### Things to do
1 – In the proxy text, decide whether each statement below agrees with it, answering yes or no and quoting the exact words of the text that decide it: (a) Mr. Gray received a larger 401(k) contribution in 1997 than Mr. Heimann; (b) Company contributions to the 401(k) plan are set by the Chief Executive Officer; (c) KPMG Peat Marwick LLP was the Company's independent accountant for the year ended December 31, 1997.
2 – According to the proxy text, what was Mr. DeBoer's base salary for 1997?
3 – Edit the proxy text starting at "The SEC requires" and ending at "peer group index.", changing "broad-based equity market index" to "broad-based stock market index".

### Text section
The Company maintains a 401(k) plan, which covers substantially all eligible
full-time employees. Any Company contribution to the 401(k) plan is at the
discretion of the Board of Directors.  Messrs. DeBoer and Heimann each
received a contribution of $2,210 and Mr. Gray received a contribution of
$2,310 under this 401(k) plan during 1997.

STOCK OPTION AWARDS FOR 1997

The Company's 1996 Stock Incentive Plan provides for the issuance of
incentive and/or nonqualified stock options to officers and employees of the
Company to purchase shares of the Company's Class A Common Stock.  See
"Option Grants in Last Fiscal Year" table for a summary of options granted to
the Named Executive Officers during 1997.

CHIEF EXECUTIVE OFFICER COMPENSATION

Mr. DeBoer's 1997 base salary of $364,800, annual bonus of $4,689 and other
compensation of $9,711 were determined in the same manner as the other
executives as described above.

SUBMITTED BY:
Thomas Becker
William J. Young

                                       
                            INDEPENDENT ACCOUNTANTS

A representative of KPMG Peat Marwick LLP is expected to be present at the
Annual Meeting.  The representative will be given the opportunity to make a
statement on behalf of the firm if such representative so desires, and will
be available to respond to appropriate shareholder questions. KPMG Peat
Marwick LLP was the Company's independent accountant for the year ended
December 31, 1997.

                                       11

<PAGE>

                                       
                            STOCK PERFORMANCE GRAPH

The SEC requires that registrants include in their information statement a
line-graph presentation comparing cumulative five-year shareholder returns on
an indexed basis, assuming a $100 initial investment and reinvestment of
dividends, of (a) the registrant, (b) a broad-based equity market index and
(c) an industry-specific index or a registrant-constructed peer group index.

### Given information
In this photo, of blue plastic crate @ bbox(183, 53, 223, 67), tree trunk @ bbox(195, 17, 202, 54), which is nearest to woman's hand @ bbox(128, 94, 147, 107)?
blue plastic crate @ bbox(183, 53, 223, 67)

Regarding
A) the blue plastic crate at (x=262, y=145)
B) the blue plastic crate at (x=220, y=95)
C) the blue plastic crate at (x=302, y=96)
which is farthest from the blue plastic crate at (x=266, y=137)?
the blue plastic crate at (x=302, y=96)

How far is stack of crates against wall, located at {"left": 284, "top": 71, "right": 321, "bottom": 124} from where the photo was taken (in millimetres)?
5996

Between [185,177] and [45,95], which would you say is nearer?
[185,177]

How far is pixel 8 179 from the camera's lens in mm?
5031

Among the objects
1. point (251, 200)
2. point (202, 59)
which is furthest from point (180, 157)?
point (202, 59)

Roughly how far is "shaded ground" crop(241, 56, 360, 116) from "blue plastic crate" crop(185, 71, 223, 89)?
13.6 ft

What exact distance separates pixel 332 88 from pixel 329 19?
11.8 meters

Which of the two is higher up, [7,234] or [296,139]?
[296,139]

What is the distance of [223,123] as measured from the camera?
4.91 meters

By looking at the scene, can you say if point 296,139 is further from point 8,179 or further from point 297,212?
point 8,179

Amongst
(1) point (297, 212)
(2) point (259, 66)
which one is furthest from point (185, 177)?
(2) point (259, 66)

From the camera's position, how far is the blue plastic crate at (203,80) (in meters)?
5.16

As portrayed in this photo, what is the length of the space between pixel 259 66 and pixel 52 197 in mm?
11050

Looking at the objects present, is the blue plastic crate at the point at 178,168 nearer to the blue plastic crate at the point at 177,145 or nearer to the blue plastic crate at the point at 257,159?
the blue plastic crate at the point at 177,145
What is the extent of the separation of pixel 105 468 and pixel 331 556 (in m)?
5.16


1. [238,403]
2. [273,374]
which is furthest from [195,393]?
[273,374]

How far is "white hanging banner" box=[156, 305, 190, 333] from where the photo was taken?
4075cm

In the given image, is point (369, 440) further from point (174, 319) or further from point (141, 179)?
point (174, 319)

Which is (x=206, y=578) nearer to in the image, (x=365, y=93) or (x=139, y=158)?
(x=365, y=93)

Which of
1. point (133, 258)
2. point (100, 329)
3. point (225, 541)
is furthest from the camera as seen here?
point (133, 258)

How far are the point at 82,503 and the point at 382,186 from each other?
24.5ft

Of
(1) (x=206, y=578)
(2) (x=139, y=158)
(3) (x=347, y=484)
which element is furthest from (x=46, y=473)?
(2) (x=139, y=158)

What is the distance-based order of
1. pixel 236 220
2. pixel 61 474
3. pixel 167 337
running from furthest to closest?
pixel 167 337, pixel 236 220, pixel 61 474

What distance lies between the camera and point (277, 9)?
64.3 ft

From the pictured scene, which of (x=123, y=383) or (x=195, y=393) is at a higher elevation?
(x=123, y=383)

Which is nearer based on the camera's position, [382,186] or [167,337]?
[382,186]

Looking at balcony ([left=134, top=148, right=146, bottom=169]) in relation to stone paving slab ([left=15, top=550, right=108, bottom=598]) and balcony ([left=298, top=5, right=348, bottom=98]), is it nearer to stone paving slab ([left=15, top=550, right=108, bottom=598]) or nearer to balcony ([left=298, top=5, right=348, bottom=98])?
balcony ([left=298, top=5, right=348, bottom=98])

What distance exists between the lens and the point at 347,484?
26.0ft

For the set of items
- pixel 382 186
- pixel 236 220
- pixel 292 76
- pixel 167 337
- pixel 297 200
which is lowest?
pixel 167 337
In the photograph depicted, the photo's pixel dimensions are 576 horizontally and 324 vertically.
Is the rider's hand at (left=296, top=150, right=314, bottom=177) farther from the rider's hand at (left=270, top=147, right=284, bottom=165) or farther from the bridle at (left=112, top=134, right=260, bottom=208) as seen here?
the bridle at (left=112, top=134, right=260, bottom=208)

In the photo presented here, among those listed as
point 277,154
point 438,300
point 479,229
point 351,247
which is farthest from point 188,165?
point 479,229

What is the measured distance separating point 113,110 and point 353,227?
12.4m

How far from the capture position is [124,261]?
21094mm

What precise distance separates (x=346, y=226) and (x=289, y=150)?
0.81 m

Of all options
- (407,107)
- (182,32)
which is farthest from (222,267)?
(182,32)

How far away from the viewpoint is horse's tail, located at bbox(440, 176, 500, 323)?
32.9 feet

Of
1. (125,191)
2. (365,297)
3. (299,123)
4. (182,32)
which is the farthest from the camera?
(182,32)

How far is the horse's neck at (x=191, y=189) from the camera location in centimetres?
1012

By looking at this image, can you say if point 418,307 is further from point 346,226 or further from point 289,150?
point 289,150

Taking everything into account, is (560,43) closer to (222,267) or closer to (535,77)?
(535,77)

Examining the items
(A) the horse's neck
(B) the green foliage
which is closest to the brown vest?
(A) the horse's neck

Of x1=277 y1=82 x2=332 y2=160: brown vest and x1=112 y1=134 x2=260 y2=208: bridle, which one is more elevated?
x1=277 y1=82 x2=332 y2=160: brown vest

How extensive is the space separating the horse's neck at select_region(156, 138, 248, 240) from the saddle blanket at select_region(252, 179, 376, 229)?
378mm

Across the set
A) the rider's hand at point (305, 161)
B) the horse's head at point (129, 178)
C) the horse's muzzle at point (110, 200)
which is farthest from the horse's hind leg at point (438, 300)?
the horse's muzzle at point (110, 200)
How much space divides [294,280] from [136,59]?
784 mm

--

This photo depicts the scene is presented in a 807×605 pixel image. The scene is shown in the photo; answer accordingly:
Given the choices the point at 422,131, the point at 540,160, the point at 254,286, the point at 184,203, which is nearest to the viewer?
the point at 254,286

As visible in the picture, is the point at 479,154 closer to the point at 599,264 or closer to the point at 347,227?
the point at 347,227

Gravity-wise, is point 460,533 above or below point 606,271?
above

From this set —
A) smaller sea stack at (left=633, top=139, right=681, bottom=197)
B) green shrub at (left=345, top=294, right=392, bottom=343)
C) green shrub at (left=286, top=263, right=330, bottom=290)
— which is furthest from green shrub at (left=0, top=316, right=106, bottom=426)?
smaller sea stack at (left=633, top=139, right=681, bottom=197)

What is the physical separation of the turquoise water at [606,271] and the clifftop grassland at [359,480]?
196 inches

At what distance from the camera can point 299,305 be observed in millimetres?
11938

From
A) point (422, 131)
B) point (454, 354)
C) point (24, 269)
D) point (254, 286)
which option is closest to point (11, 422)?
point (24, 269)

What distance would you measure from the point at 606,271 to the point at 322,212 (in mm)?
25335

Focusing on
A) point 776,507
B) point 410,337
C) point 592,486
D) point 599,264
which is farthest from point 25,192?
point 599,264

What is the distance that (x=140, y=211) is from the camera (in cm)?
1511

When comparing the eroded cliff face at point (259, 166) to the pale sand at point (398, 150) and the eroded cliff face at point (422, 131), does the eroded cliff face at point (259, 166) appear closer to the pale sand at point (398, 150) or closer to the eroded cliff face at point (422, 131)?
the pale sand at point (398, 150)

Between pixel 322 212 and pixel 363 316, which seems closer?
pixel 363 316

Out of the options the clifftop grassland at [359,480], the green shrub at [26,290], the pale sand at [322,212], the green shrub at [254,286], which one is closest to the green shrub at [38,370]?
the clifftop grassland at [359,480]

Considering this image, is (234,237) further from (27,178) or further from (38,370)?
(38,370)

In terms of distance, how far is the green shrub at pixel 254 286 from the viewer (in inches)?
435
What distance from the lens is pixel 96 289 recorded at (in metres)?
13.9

### Results in order
1 –
(a) Yes: "Messrs. DeBoer and Heimann each received a contribution of $2,210 and Mr. Gray received a contribution of $2,310"
(b) No: "Any Company contribution to the 401(k) plan is at the discretion of the Board of Directors."
(c) Yes: "KPMG Peat Marwick LLP was the Company's independent accountant for the year ended December 31, 1997."

2 – $364,800

3 –
The SEC requires that registrants include in their information statement a
line-graph presentation comparing cumulative five-year shareholder returns on
an indexed basis, assuming a $100 initial investment and reinvestment of
dividends, of (a) the registrant, (b) a broad-based stock market index and
(c) an industry-specific index or a registrant-constructed peer group index.